## INSTRUCTIONS FOR THE TASK:
Reproduce the following records line for line, without changing anything.

----

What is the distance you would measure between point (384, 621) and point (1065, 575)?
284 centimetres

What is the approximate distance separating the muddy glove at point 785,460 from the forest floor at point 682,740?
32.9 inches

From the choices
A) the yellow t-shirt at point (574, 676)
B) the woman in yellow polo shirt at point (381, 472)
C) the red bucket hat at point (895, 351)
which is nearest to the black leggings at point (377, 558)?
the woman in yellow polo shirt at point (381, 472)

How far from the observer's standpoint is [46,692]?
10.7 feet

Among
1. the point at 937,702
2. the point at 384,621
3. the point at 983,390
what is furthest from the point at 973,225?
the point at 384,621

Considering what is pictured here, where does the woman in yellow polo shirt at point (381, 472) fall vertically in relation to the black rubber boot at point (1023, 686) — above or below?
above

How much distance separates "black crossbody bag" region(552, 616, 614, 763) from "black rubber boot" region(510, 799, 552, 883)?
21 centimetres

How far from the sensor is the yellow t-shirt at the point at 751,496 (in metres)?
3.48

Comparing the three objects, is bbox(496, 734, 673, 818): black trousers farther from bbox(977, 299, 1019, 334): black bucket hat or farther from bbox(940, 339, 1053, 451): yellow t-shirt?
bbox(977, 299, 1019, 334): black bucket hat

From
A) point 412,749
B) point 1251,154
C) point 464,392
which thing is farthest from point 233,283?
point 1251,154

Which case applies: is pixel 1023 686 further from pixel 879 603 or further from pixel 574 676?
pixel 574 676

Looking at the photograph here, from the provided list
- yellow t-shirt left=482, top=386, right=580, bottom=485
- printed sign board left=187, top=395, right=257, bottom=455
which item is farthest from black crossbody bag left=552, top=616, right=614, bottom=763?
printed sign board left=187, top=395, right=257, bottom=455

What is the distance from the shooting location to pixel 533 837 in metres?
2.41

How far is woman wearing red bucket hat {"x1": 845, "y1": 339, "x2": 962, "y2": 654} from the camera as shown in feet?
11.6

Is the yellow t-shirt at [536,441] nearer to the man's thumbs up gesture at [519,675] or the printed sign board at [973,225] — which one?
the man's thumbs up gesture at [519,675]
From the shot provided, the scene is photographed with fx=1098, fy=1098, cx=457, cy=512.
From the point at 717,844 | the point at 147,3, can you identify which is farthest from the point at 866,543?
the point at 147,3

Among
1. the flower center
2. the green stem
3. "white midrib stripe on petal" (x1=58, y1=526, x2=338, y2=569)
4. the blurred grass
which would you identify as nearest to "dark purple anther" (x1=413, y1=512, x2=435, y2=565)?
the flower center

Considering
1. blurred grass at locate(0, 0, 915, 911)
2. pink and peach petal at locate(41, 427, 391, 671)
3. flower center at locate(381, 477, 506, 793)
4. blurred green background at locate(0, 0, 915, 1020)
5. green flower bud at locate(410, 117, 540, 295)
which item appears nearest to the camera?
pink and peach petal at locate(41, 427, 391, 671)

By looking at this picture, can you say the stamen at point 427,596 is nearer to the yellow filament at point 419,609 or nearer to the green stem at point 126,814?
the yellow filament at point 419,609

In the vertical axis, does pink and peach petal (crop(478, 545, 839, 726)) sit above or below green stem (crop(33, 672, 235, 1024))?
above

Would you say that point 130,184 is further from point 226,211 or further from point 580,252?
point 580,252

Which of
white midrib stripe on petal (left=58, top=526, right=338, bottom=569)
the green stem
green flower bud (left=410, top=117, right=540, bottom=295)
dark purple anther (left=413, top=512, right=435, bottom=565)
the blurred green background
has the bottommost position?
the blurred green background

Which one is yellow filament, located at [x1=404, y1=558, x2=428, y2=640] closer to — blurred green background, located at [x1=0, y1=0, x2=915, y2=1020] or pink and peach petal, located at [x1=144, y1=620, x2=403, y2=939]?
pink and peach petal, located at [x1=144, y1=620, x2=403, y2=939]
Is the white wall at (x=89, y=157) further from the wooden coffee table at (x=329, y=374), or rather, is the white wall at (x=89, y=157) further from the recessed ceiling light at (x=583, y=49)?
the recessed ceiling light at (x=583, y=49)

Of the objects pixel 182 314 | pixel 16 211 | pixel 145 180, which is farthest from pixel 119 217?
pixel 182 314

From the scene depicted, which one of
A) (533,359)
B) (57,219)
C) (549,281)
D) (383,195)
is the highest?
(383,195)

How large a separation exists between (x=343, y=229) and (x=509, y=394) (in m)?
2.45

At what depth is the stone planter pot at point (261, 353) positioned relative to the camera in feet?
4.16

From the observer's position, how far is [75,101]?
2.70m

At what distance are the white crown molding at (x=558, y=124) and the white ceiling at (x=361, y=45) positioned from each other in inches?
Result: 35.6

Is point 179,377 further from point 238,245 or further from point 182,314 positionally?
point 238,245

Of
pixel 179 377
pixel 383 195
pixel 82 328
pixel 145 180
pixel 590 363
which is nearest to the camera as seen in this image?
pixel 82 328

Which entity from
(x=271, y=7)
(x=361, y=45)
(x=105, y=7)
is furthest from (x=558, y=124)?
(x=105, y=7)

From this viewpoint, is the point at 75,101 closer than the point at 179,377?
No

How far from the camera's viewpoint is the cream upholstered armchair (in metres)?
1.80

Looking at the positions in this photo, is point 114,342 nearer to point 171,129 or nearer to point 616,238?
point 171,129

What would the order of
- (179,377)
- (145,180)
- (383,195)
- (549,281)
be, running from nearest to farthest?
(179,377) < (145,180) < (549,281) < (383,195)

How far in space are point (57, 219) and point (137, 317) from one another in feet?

----

## WRITTEN SOLUTION:
What is the distance you would measure between point (384, 621) and point (1065, 575)?
284 centimetres

What is the approximate distance separating the muddy glove at point 785,460 from the forest floor at point 682,740?
32.9 inches

From the choices
A) the yellow t-shirt at point (574, 676)
B) the woman in yellow polo shirt at point (381, 472)
C) the red bucket hat at point (895, 351)
which is nearest to the black leggings at point (377, 558)?
the woman in yellow polo shirt at point (381, 472)

How far from the observer's standpoint is [46,692]?
10.7 feet

Among
1. the point at 937,702
2. the point at 384,621
3. the point at 983,390
what is furthest from the point at 973,225?
the point at 384,621

Considering what is pictured here, where does the woman in yellow polo shirt at point (381, 472) fall vertically in relation to the black rubber boot at point (1023, 686) — above or below?
above

How much distance separates "black crossbody bag" region(552, 616, 614, 763) from "black rubber boot" region(510, 799, 552, 883)?
21 centimetres

How far from the sensor is the yellow t-shirt at the point at 751,496 (in metres)?
3.48

Comparing the three objects, is bbox(496, 734, 673, 818): black trousers farther from bbox(977, 299, 1019, 334): black bucket hat or farther from bbox(940, 339, 1053, 451): yellow t-shirt?
bbox(977, 299, 1019, 334): black bucket hat

From
A) point 412,749
B) point 1251,154
C) point 464,392
which thing is farthest from point 233,283?
point 1251,154

Which case applies: is pixel 1023 686 further from pixel 879 603 or further from pixel 574 676?
pixel 574 676

Looking at the photograph here, from the provided list
- yellow t-shirt left=482, top=386, right=580, bottom=485
- printed sign board left=187, top=395, right=257, bottom=455
which item is farthest from black crossbody bag left=552, top=616, right=614, bottom=763?
printed sign board left=187, top=395, right=257, bottom=455

What is the distance from the shooting location to pixel 533 837 in metres?
2.41

How far is woman wearing red bucket hat {"x1": 845, "y1": 339, "x2": 962, "y2": 654} from the camera as shown in feet?
11.6

Is the yellow t-shirt at [536,441] nearer to the man's thumbs up gesture at [519,675] or the printed sign board at [973,225] — which one?
the man's thumbs up gesture at [519,675]
From the shot provided, the scene is photographed with fx=1098, fy=1098, cx=457, cy=512.
From the point at 717,844 | the point at 147,3, can you identify which is farthest from the point at 866,543?
the point at 147,3

Among
1. the flower center
2. the green stem
3. "white midrib stripe on petal" (x1=58, y1=526, x2=338, y2=569)
4. the blurred grass
which would you identify as nearest to "dark purple anther" (x1=413, y1=512, x2=435, y2=565)?
the flower center

Considering
1. blurred grass at locate(0, 0, 915, 911)
2. pink and peach petal at locate(41, 427, 391, 671)
3. flower center at locate(381, 477, 506, 793)
4. blurred green background at locate(0, 0, 915, 1020)
5. green flower bud at locate(410, 117, 540, 295)
which item appears nearest to the camera?
pink and peach petal at locate(41, 427, 391, 671)

By looking at this picture, can you say the stamen at point 427,596 is nearer to the yellow filament at point 419,609 or nearer to the green stem at point 126,814?
the yellow filament at point 419,609

In the vertical axis, does pink and peach petal (crop(478, 545, 839, 726)) sit above or below green stem (crop(33, 672, 235, 1024))?
above

Would you say that point 130,184 is further from point 226,211 or further from point 580,252?
point 580,252

Which of
white midrib stripe on petal (left=58, top=526, right=338, bottom=569)
the green stem
green flower bud (left=410, top=117, right=540, bottom=295)
dark purple anther (left=413, top=512, right=435, bottom=565)
the blurred green background
has the bottommost position?
the blurred green background

Which one is yellow filament, located at [x1=404, y1=558, x2=428, y2=640] closer to — blurred green background, located at [x1=0, y1=0, x2=915, y2=1020] or pink and peach petal, located at [x1=144, y1=620, x2=403, y2=939]?
pink and peach petal, located at [x1=144, y1=620, x2=403, y2=939]
Is the white wall at (x=89, y=157) further from the wooden coffee table at (x=329, y=374), or rather, is the white wall at (x=89, y=157) further from the recessed ceiling light at (x=583, y=49)?
the recessed ceiling light at (x=583, y=49)

Of the objects pixel 182 314 | pixel 16 211 | pixel 145 180, which is farthest from pixel 119 217?
pixel 182 314

From the scene depicted, which one of
A) (533,359)
B) (57,219)
C) (549,281)
D) (383,195)
is the highest?
(383,195)

How large a separation exists between (x=343, y=229) and (x=509, y=394) (in m)?
2.45

At what depth is the stone planter pot at point (261, 353) positioned relative to the camera in feet?
4.16

From the observer's position, how far is [75,101]?
2.70m

At what distance are the white crown molding at (x=558, y=124) and the white ceiling at (x=361, y=45) positioned from each other in inches?
Result: 35.6

Is point 179,377 further from point 238,245 or further from point 182,314 positionally?
point 238,245

Of
pixel 179 377
pixel 383 195
pixel 82 328
pixel 145 180
pixel 590 363
which is nearest to the camera as seen in this image?
pixel 82 328

Which entity from
(x=271, y=7)
(x=361, y=45)
(x=105, y=7)
is furthest from (x=558, y=124)?
(x=105, y=7)

From this viewpoint, is the point at 75,101 closer than the point at 179,377?
No

How far from the camera's viewpoint is the cream upholstered armchair (in metres)?
1.80

Looking at the positions in this photo, is point 114,342 nearer to point 171,129 or nearer to point 616,238?
point 171,129

What would the order of
- (179,377)
- (145,180)
- (383,195)
- (549,281)
be, running from nearest to farthest?
(179,377) < (145,180) < (549,281) < (383,195)

How far in space are point (57, 219) and point (137, 317) from one another in feet?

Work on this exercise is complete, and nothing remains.